It is important that colleges and universities have the freedom to operate free of outside pressures or censorship, but, at the same time, taxpayers have a right to expect a certain, minimal level of performance by those in positions of leadership.

Earlier this week, President Hoffman announced she intends to step down from her office by June 30 or whenever a replacement is found. From a distance, it appears there isn’t much control on the Boulder campus, in the classroom or on the football field. There also is the almost-yearly decline in state fiscal support for CU.

The university is recognized for its excellence in numerous fields but also is known as a party school. Along with a rebellious faculty member, its athletic program is a disgrace, with alleged illegal use of slush funds, highly questionable entertainment for athletic recruits, athletic coaches who are accused of assaulting female trainers and other disturbing reports.

Why can’t someone crack down and clean house?
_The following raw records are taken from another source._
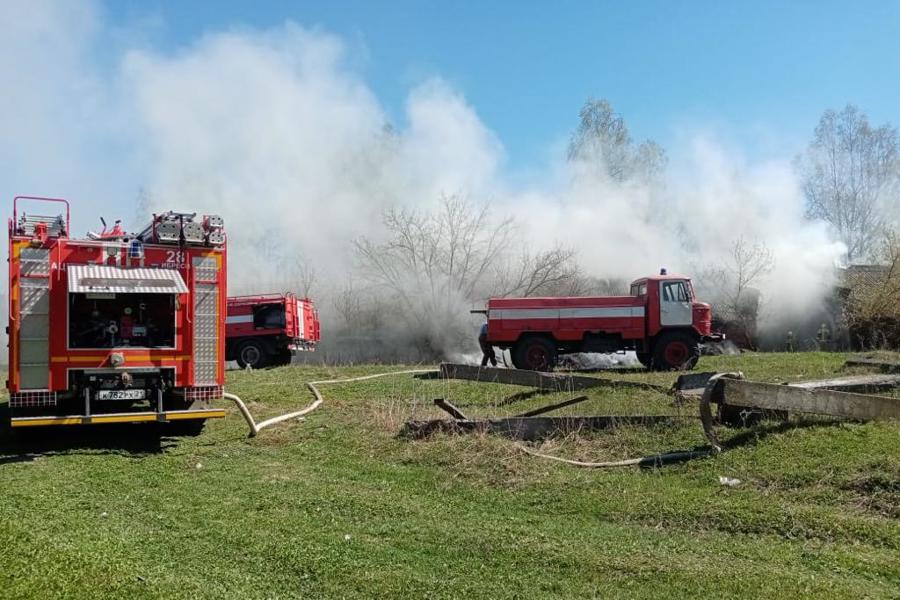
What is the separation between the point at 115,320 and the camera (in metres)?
10.0

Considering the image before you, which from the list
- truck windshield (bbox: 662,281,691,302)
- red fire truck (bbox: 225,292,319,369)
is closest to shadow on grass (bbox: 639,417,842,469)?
truck windshield (bbox: 662,281,691,302)

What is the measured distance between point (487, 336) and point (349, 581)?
16.7 m

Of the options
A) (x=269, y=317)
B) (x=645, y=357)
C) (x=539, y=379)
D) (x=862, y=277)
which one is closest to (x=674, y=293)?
(x=645, y=357)

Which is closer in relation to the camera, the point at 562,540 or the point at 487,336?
the point at 562,540

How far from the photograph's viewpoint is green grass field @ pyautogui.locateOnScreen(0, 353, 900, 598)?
4.75 meters

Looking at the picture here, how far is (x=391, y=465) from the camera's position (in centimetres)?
852

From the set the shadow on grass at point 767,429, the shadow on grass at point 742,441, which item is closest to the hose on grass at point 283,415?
the shadow on grass at point 742,441

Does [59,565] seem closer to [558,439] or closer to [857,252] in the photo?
[558,439]

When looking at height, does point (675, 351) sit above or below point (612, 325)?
below

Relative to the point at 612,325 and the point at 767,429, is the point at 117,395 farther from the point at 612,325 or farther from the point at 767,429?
the point at 612,325

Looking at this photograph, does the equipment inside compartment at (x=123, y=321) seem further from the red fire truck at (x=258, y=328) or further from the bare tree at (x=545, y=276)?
the bare tree at (x=545, y=276)

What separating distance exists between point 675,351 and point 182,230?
14442mm

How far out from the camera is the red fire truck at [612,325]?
20688 mm

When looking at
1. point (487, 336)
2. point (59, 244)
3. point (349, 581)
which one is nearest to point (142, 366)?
point (59, 244)
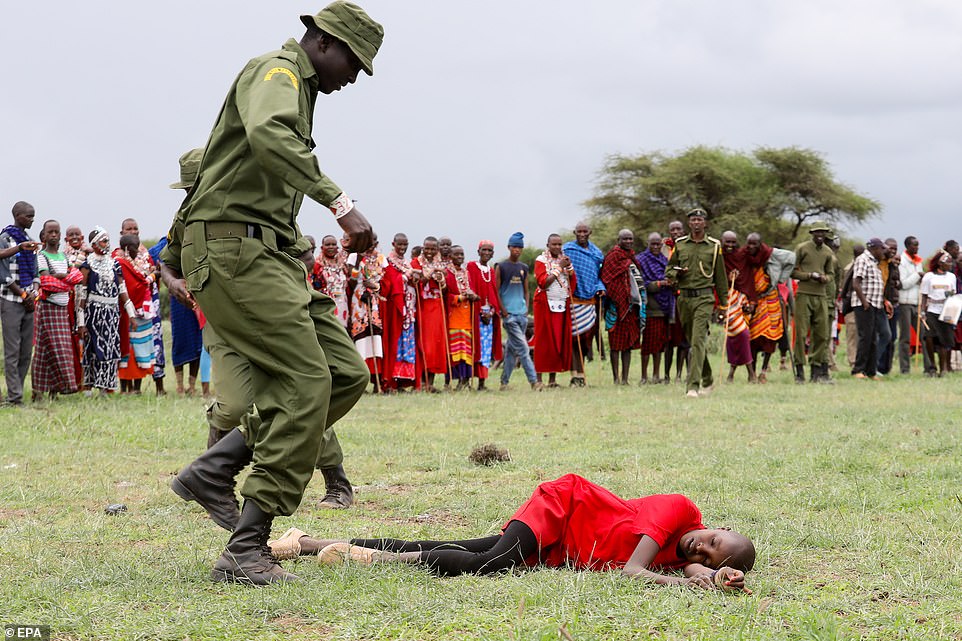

Why didn’t the school’s regents demand changes? This has been going on for years. Deans and department chairmen are reviewed every five years at Boulder, just as they are at KU, but who was reviewing the president and taking a close look at how she was running the university?

For sure, it is far easier to fire a coach and his or her assistants or even expel a student athlete than it is to fire a teacher, chairman, dean or even a provost or president. But is the time coming when the public is going to become far more concerned about what happens on college campuses and the apparent reluctance of university officials to crack down, when these taxpayers will call for far closer reviews and censure by those who are supposed to oversee the institution?

It appears the situation at Boulder may have developed into the oft-cited analogy of a jail being run by the inmates.

Academic freedom is terribly important, and it must be protected, but there comes a time when the public has reason to wonder just what is going on, why university leaders do not exercise more control over the faculty and those in various departments such as the athletic department.

Going to a university to receive an education still is a privilege, not a guaranteed right, and there should be some controls on students. At nearby Oklahoma University, for example, athletic department officials have initiated a policy that the personal and law enforcement background of potential student-athletes must be checked before a scholarship is offered.

Will the time come when the backgrounds of faculty members will be checked, and, if so, by whom? How about much closer oversight of school administrators?

If not, what will college campuses look like in the years to come?